我立刻叫住二人:“等等。謝大人為了保護阮霜名聲不惜向我頭上倒臟水。”
“真真是情深。我在此有一對鐲要送給謝大人做新婚賀禮。”
我褪下我腕間的對鐲,那是謝臨淵在新婚之夜送給我的。
他紅著臉為我親手戴上手鐲,說:“愿如此鐲,朝夕相見。”
“這是大人新婚夜送我的信物,如今我便借花獻佛轉贈給大人。”
謝臨淵頭也沒回快速逃走。
宴會結束,我在衛朔的護送下回府。
母親聽說了宴會上的事對謝臨淵破口大罵,說到激情處突然話鋒一轉:
“說到那衛小將軍,他之前還上門提親過。”
我躺在床上回想那雙丹鳳眼,只覺得有些熟悉:
“娘,我小時候與衛小將軍可有接觸過?”
娘走到我床邊:“小時候他常隨他爹來找你,成天追在你身后叫你姐姐。”
“你十歲那年,他隨父親上了戰場。
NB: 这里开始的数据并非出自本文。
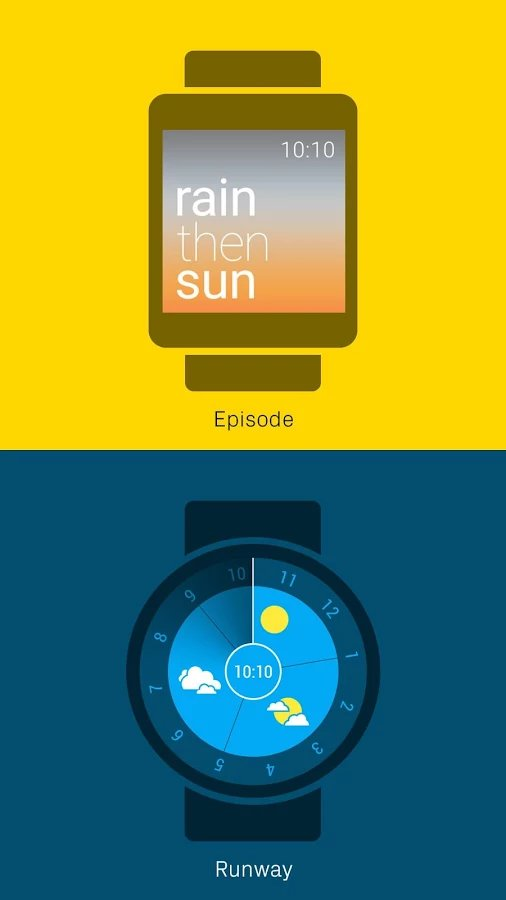 ustwo_smart_watch_faces_episode_runway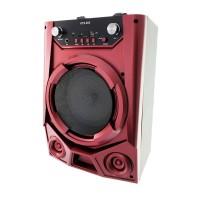 Boxa portabila bluetooth KTS-895, USB, card SD, radio FM, functie karaoke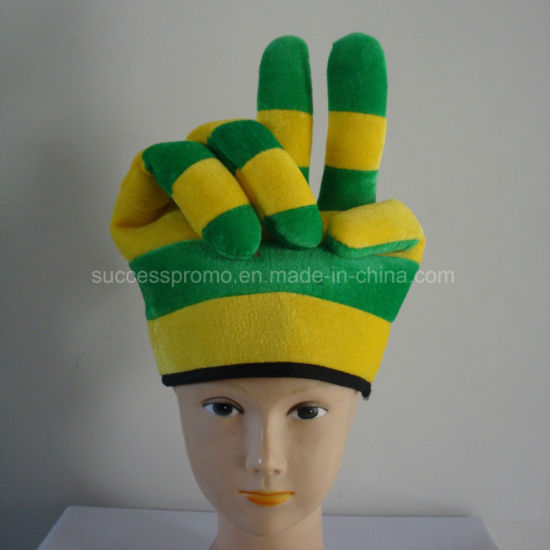 Hands Sharp Soccer Fans Hat with Customized Logo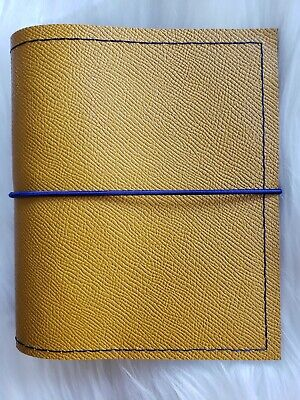 Mustard Yellow Leather Planner Pocket Agenda 30mm Ring Organizer Chunky A7 Blue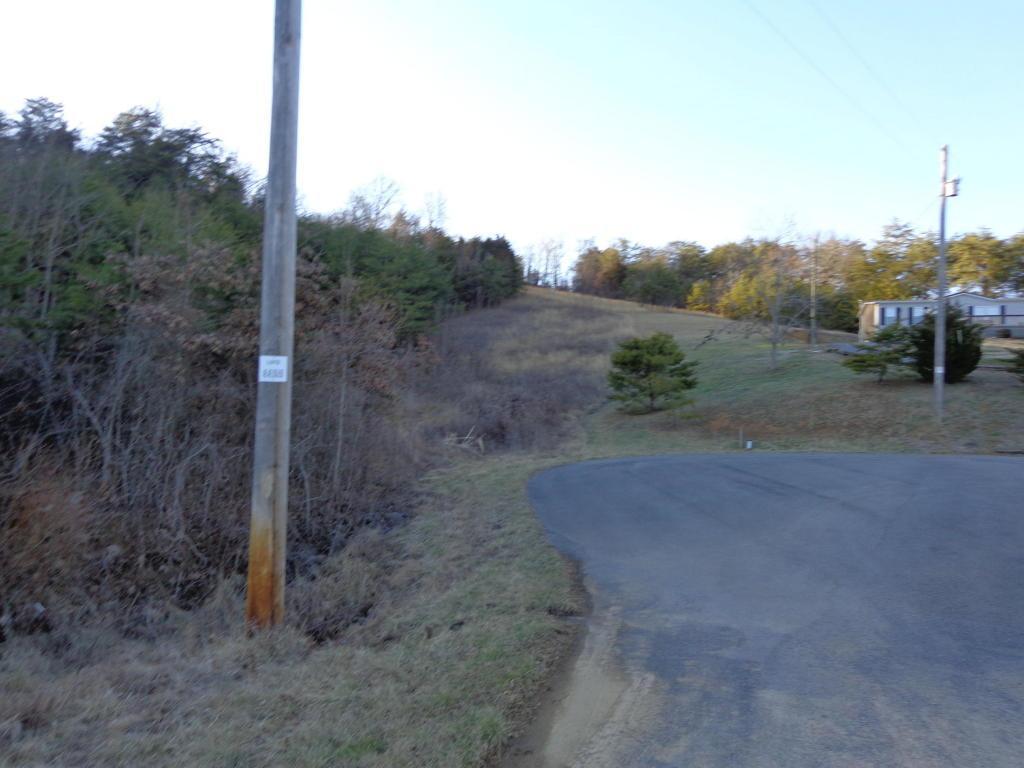 Lot 48,49* Landover Way - Photo 1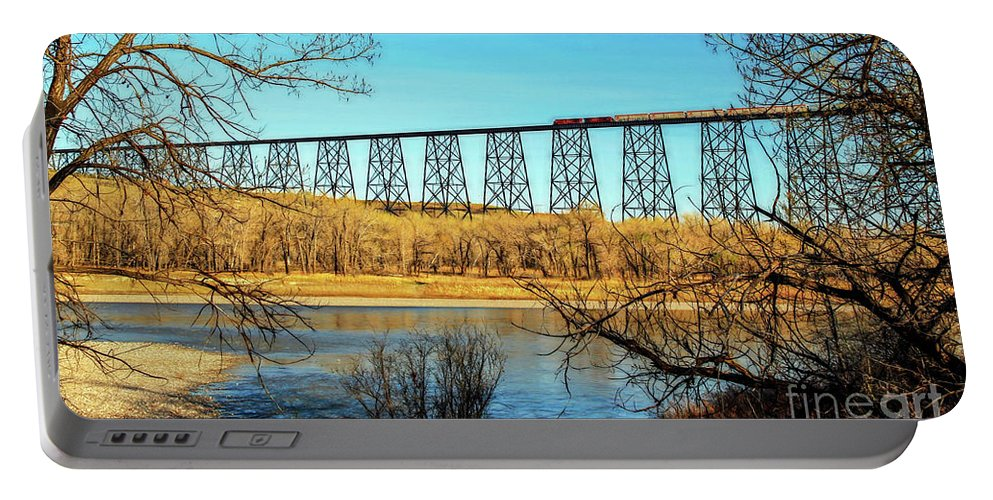 Bridge Portable Battery Charger featuring the photograph High Level Bridge by Valentina Tkachuk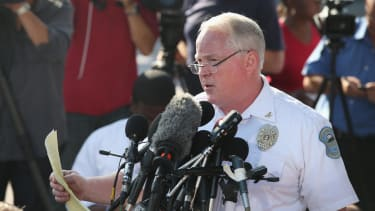 Ferguson police release name of Michael Brown's shooter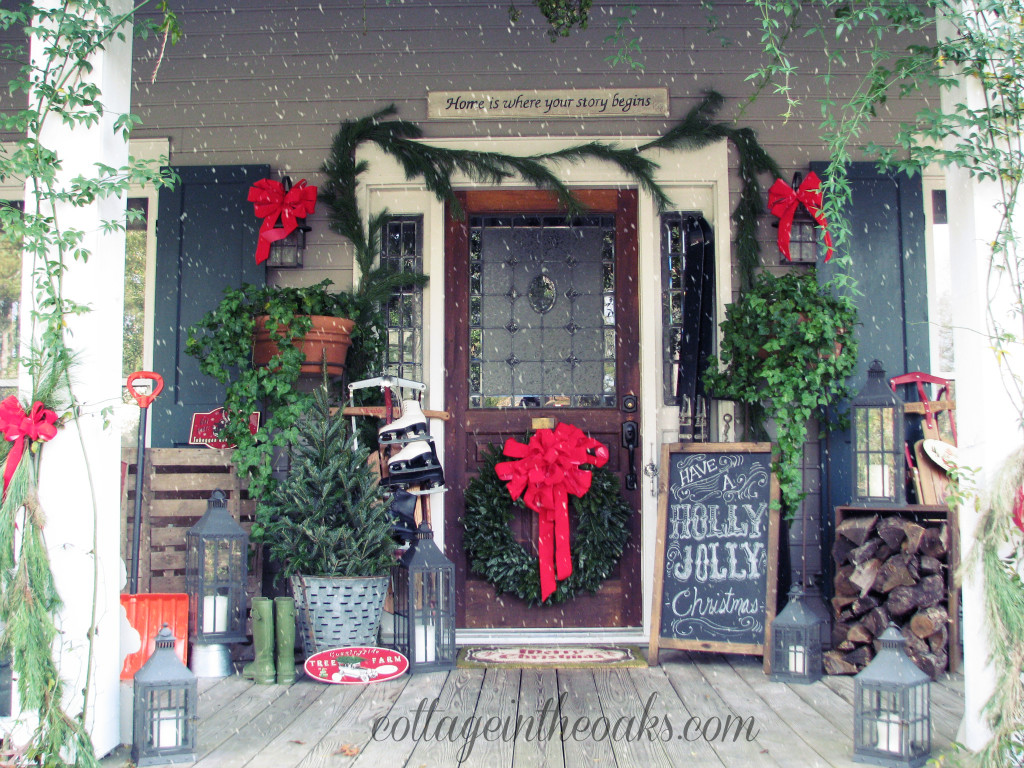 Front Porch Decor for Christmas Best Of 13 Stunning Christmas Porch Decor Ideas Honeybear Lane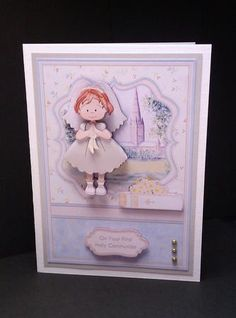 FIRST HOLY COMMUNION GIRL BIBLE Topper Decoupage on Craftsuprint designed by Janet Briggs - made by Lynda Tully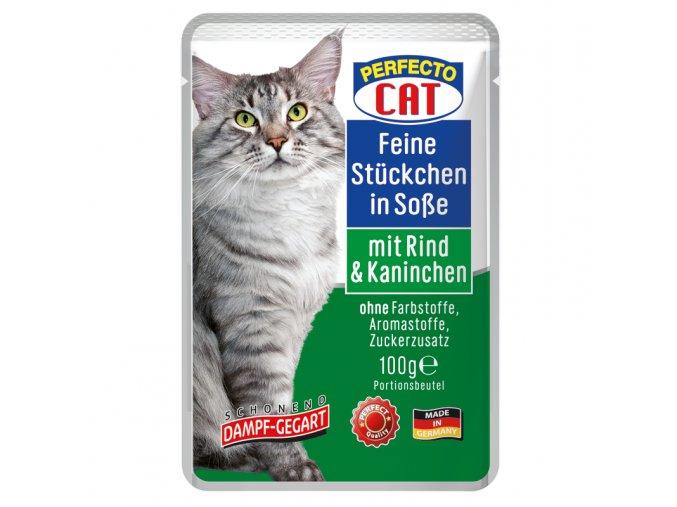 Perfecto Cat Feine Stueckchen in Sosse mit Rind Kaninchen 100g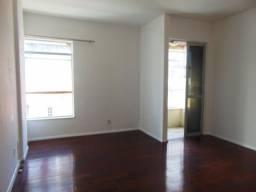 Título do anúncio: Apartamento para aluguel e venda possui 86 m2 com 2 quartos em Graça - Salvador - BA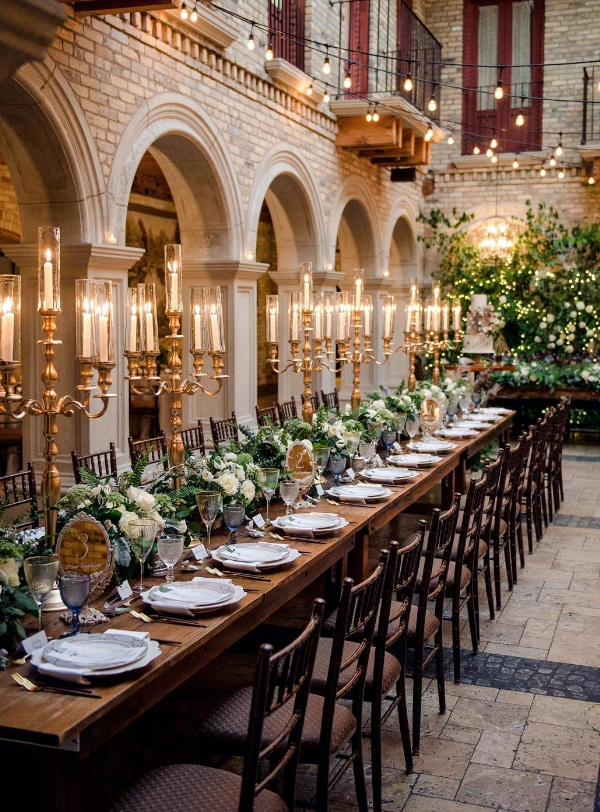 Tall Gold Candelabras with taper candles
你這丫頭后面發場病渾都忘了”
這便是了,怪不得如此熟悉,原來是故人。
我思索著入睡,第二日卻被秋蘭叫醒:“小姐小姐,衛小將軍背著荊條來啦!”
我立刻穿戴整齊,趕往前廳。
衛將軍正與我爹談笑風生,衛朔則背著荊條跪在地上。
見我來了,衛朔在地上開口:“昨日大庭廣眾未經小姐允許表達心意,實在是冒犯。”
素來聽聞衛家家風嚴謹,今日一見果然名不虛傳。
我連忙為衛朔求情,衛將軍才讓衛朔起來。
兩家人和和美美吃了頓飯,到了夜間衛家父子倆方才離去。
睡前,爹娘來探我對衛朔的想法。
我如實回答:“家風嚴謹,為人正直。是為夫君好人選。女兒愿嫁。”
我沒說的是:不近女色,常年不在家,家世顯赫,公婆開明,更是為夫君好人選。
娘聽了我的回答,一塊石頭落地。
我與衛朔就這么定了親,衛將軍夫妻倆對我很是滿意。
衛將軍時常開玩笑:“朔兒再不娶親,我都懷疑他有斷袖之癖了。”
每到衛朔便雙頰緋紅,哪里還看得出半分戰場上的模樣。
吉日很快選定,六月初八。
為了籌備婚禮,我又開始出門采購。
不知是冤家路窄,還是阮霜在堵我。
我正在布莊挑布料,阮霜穿金戴銀走到我身邊:
“孟小姐,我與謝郎吉日已定,不知可否賞光?”
我好奇:“定在何時?”
她笑:“六月初八。”
竟這么巧?
“我怕是去不了,因為那天我也成親。”
阮霜愣了一瞬,扯起嘴角:“孟小姐找下家倒是快。”
我譏笑:“不比你們,上家還沒斷就勾搭在一起了。”
無視身后怨毒的眼神,我包起喜歡的布料轉身出了布莊。
時間一晃到了成親前夜,我剛剛睡下。
窗戶卻被敲響,我想衛朔這個小古板今日倒是松了松規矩。
打開窗戶卻看見了謝臨淵。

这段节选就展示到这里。